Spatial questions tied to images
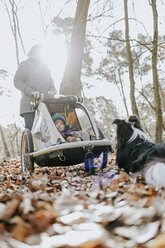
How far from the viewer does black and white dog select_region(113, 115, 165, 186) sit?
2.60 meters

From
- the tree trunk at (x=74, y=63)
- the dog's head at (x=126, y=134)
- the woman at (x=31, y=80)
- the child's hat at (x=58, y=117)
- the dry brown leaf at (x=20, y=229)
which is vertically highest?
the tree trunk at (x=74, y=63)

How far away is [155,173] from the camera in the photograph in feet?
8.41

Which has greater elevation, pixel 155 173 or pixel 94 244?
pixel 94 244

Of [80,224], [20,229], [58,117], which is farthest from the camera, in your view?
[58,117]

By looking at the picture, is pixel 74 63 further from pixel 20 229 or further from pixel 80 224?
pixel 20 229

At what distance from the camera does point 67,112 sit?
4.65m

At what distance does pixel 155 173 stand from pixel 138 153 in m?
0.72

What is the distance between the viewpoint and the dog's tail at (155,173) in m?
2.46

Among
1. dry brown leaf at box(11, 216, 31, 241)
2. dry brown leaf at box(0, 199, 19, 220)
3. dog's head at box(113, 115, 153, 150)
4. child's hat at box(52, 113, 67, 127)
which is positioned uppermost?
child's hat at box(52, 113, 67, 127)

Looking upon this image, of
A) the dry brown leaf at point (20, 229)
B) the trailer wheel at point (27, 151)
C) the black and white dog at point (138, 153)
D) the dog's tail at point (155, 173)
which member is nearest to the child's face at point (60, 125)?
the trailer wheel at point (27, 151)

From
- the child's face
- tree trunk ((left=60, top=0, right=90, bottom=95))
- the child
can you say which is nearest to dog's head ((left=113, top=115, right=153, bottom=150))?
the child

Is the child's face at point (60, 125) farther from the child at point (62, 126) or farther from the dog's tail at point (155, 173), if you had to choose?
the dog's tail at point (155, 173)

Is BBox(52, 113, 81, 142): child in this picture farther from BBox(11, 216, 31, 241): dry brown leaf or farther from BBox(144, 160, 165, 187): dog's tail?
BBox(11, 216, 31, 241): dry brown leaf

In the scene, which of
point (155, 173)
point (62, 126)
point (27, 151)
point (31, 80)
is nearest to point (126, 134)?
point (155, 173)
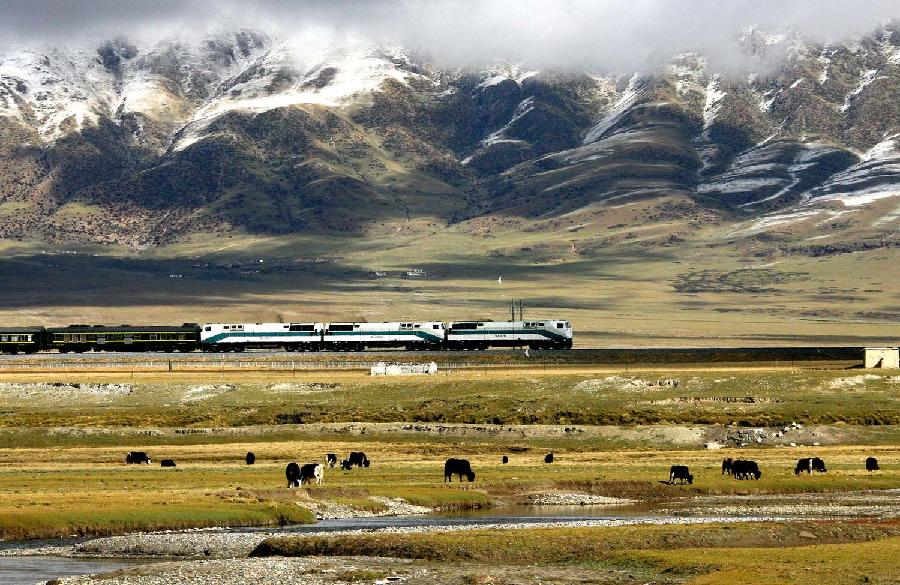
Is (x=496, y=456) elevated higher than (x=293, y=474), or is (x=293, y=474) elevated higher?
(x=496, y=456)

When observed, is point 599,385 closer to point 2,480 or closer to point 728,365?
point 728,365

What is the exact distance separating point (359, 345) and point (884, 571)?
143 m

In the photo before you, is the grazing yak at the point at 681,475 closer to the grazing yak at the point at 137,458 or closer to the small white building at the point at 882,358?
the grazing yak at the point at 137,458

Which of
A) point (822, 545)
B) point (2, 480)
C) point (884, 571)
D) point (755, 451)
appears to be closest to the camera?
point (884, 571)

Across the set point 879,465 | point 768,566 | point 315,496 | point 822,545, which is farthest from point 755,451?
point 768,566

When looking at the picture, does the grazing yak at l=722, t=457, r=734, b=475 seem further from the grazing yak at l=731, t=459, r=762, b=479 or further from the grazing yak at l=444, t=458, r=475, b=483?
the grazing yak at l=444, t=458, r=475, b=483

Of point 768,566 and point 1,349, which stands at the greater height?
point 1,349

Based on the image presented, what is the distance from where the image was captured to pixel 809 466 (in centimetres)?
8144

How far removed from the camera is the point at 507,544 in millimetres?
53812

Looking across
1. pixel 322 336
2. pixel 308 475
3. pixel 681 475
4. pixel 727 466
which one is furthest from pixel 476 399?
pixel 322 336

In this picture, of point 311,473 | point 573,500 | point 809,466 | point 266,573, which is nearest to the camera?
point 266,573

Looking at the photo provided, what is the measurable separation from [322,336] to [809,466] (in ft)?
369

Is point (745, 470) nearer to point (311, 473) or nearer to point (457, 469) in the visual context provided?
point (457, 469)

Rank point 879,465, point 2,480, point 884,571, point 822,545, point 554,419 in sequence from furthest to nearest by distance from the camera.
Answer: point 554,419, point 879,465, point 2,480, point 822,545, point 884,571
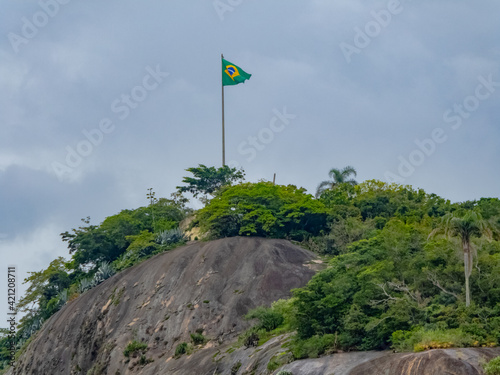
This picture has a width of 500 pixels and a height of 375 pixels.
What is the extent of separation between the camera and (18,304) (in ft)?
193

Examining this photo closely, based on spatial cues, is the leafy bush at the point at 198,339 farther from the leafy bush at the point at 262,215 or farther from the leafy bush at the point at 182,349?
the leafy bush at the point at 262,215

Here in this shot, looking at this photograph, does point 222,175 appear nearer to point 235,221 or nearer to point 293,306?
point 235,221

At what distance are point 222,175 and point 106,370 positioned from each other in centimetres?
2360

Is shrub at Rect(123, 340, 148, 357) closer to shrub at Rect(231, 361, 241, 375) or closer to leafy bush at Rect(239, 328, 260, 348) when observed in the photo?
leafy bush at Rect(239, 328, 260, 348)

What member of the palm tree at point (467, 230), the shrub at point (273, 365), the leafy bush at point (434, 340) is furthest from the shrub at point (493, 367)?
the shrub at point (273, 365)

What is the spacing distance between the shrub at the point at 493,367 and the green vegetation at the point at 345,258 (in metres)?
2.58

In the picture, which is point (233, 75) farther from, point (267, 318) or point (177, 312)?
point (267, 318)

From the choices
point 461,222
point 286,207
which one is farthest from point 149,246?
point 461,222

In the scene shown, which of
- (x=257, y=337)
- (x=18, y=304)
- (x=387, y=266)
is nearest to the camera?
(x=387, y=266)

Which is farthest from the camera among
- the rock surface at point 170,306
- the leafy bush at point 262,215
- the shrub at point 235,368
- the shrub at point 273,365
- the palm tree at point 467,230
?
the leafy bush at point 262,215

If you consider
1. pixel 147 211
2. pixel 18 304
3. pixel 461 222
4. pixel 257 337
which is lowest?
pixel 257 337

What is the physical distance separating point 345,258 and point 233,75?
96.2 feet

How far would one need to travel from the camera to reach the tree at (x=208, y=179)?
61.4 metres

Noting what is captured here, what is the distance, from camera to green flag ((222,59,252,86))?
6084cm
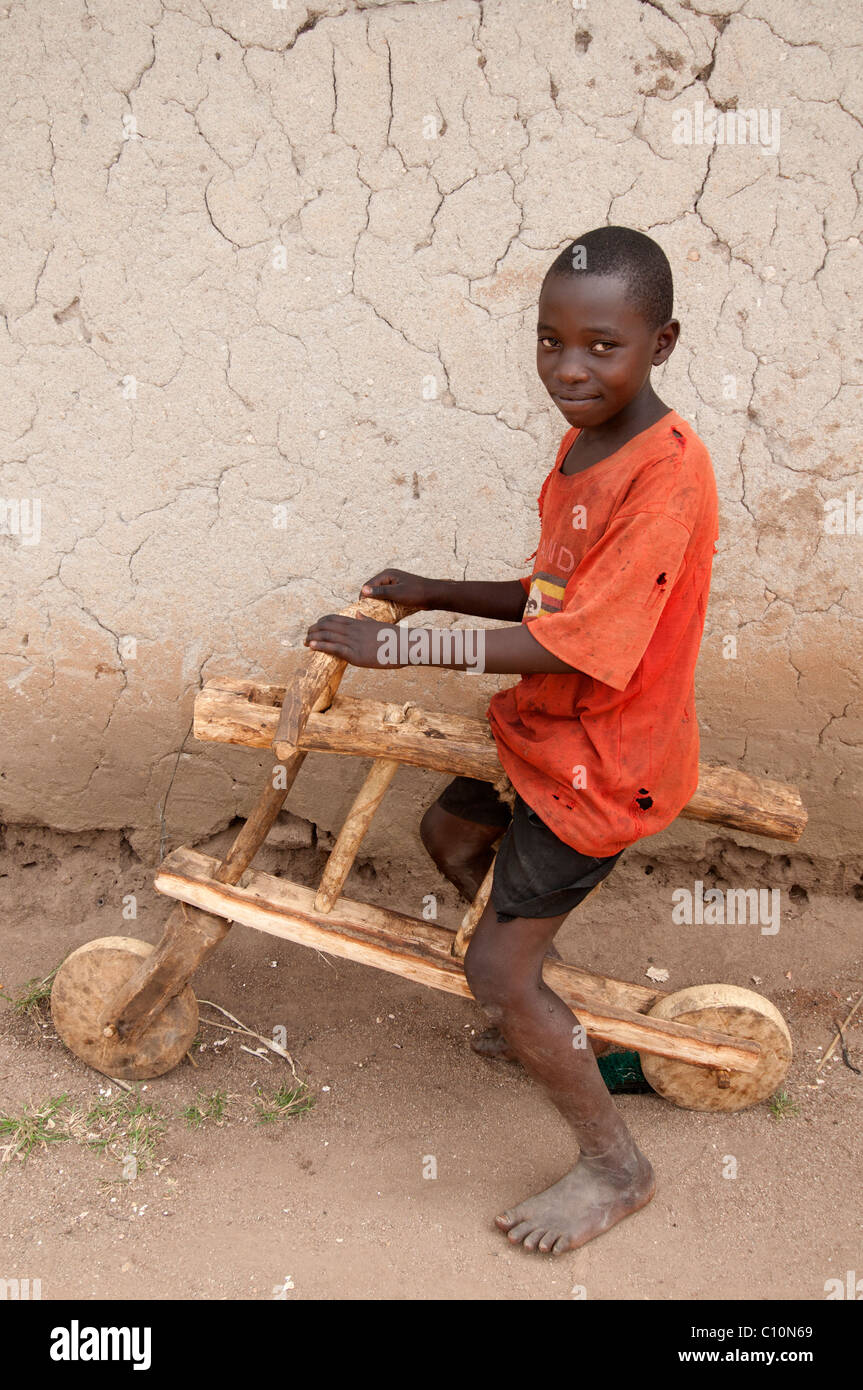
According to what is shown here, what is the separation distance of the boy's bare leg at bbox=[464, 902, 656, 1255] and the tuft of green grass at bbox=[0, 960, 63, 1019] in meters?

THE PROBLEM: Reproduce every one of the lines above verbatim, omitting the pictures from your reply.

TASK OUTPUT:
How far from the viewer does black and white dog select_region(113, 115, 165, 186) sit?
2.60 meters

From
- the tree trunk at (x=74, y=63)
- the dog's head at (x=126, y=134)
- the woman at (x=31, y=80)
- the child's hat at (x=58, y=117)
- the dry brown leaf at (x=20, y=229)
which is vertically highest?
the tree trunk at (x=74, y=63)

How far away is [155,173] from the camera in the photograph in feet?
8.41

Which has greater elevation, pixel 155 173 or pixel 94 244?
pixel 94 244

Of [80,224], [20,229], [58,117], which is farthest from the camera, in your view?
[58,117]

By looking at the picture, is pixel 74 63 further from pixel 20 229 or further from pixel 80 224?
pixel 20 229

At what distance from the camera does point 67,112 sit?
4.65m

At what distance does pixel 155 173 stand from pixel 138 153 in m?
0.72

What is the distance between the viewpoint and the dog's tail at (155,173) in m?
2.46

Among
1. dry brown leaf at box(11, 216, 31, 241)
2. dry brown leaf at box(0, 199, 19, 220)
3. dog's head at box(113, 115, 153, 150)
4. child's hat at box(52, 113, 67, 127)
which is positioned uppermost?
child's hat at box(52, 113, 67, 127)

Looking upon this image, of
A) the dry brown leaf at point (20, 229)
B) the trailer wheel at point (27, 151)
C) the black and white dog at point (138, 153)
D) the dog's tail at point (155, 173)
which member is nearest to the child's face at point (60, 125)?
the trailer wheel at point (27, 151)

From
- the child's face
- tree trunk ((left=60, top=0, right=90, bottom=95))
- the child
can you say which is nearest to dog's head ((left=113, top=115, right=153, bottom=150))?
the child

Is the child's face at point (60, 125) farther from the child at point (62, 126) or farther from the dog's tail at point (155, 173), if you had to choose?
the dog's tail at point (155, 173)

Is BBox(52, 113, 81, 142): child in this picture farther from BBox(11, 216, 31, 241): dry brown leaf or farther from BBox(144, 160, 165, 187): dog's tail?
BBox(11, 216, 31, 241): dry brown leaf

In the scene, which of
point (155, 173)
point (62, 126)
point (27, 151)
point (31, 80)
is nearest to point (126, 134)?
point (155, 173)
Is (x=496, y=456) elevated higher than (x=293, y=474), or is (x=293, y=474) elevated higher?
(x=496, y=456)

When observed, is point 599,385 closer to point 2,480 or closer to point 728,365?
point 728,365

What is the exact distance separating point (359, 345) and point (884, 571)?
143 m

In the photo before you, is the grazing yak at the point at 681,475 closer to the grazing yak at the point at 137,458 or closer to the small white building at the point at 882,358?
the grazing yak at the point at 137,458

Which of
A) point (822, 545)
B) point (2, 480)
C) point (884, 571)
D) point (755, 451)
appears to be closest to the camera?
point (884, 571)

Across the set point 879,465 | point 768,566 | point 315,496 | point 822,545, which is farthest from point 755,451?
point 768,566

When looking at the picture, does the grazing yak at l=722, t=457, r=734, b=475 seem further from the grazing yak at l=731, t=459, r=762, b=479 or further from the grazing yak at l=444, t=458, r=475, b=483?
the grazing yak at l=444, t=458, r=475, b=483

Of point 768,566 and point 1,349, which stands at the greater height?
point 1,349

Based on the image presented, what is the distance from where the image was captured to pixel 809 466 (in centimetres)?
8144

How far removed from the camera is the point at 507,544 in millimetres?
53812

Looking across
1. pixel 322 336
2. pixel 308 475
3. pixel 681 475
4. pixel 727 466
which one is furthest from pixel 476 399?
pixel 322 336

In this picture, of point 311,473 | point 573,500 | point 809,466 | point 266,573, which is nearest to the camera?
point 266,573

Looking at the photo provided, what is the measurable separation from [322,336] to [809,466] (in ft)?
369

Is point (745, 470) nearer to point (311, 473) or nearer to point (457, 469) in the visual context provided?
point (457, 469)

Rank point 879,465, point 2,480, point 884,571, point 822,545, point 554,419 in sequence from furthest to nearest by distance from the camera.
Answer: point 554,419, point 879,465, point 2,480, point 822,545, point 884,571
This picture has a width of 500 pixels and a height of 375 pixels.
What is the extent of separation between the camera and (18,304) (in ft)?
193

Examining this photo closely, based on spatial cues, is the leafy bush at the point at 198,339 farther from the leafy bush at the point at 262,215 or farther from the leafy bush at the point at 182,349?
the leafy bush at the point at 262,215

Here in this shot, looking at this photograph, does point 222,175 appear nearer to point 235,221 or nearer to point 293,306?
point 235,221

At what distance are point 222,175 and point 106,370 positioned from each other in centimetres?
2360

Is shrub at Rect(123, 340, 148, 357) closer to shrub at Rect(231, 361, 241, 375) or closer to leafy bush at Rect(239, 328, 260, 348) when observed in the photo?
leafy bush at Rect(239, 328, 260, 348)

What member of the palm tree at point (467, 230), the shrub at point (273, 365), the leafy bush at point (434, 340) is furthest from the shrub at point (493, 367)?
the shrub at point (273, 365)

What is the spacing distance between the shrub at the point at 493,367 and the green vegetation at the point at 345,258 (in metres)?
2.58

In the picture, which is point (233, 75) farther from, point (267, 318) or point (177, 312)?
point (267, 318)

From the choices
point 461,222
point 286,207
which one is farthest from point 149,246?
point 461,222

In the scene shown, which of
- (x=257, y=337)
- (x=18, y=304)
- (x=387, y=266)
is nearest to the camera?
(x=387, y=266)

Which is farthest from the camera among
- the rock surface at point 170,306
- the leafy bush at point 262,215
- the shrub at point 235,368
- the shrub at point 273,365
- the palm tree at point 467,230
?
the leafy bush at point 262,215

If you consider
1. pixel 147 211
2. pixel 18 304
3. pixel 461 222
4. pixel 257 337
which is lowest?
pixel 257 337

What is the physical distance separating point 345,258 and point 233,75?
96.2 feet

How far would one need to travel from the camera to reach the tree at (x=208, y=179)?
61.4 metres

Noting what is captured here, what is the distance, from camera to green flag ((222,59,252,86))?
6084cm
According to what is shown here, what is the separation distance of the boy's bare leg at bbox=[464, 902, 656, 1255] and the tuft of green grass at bbox=[0, 960, 63, 1019] in meters?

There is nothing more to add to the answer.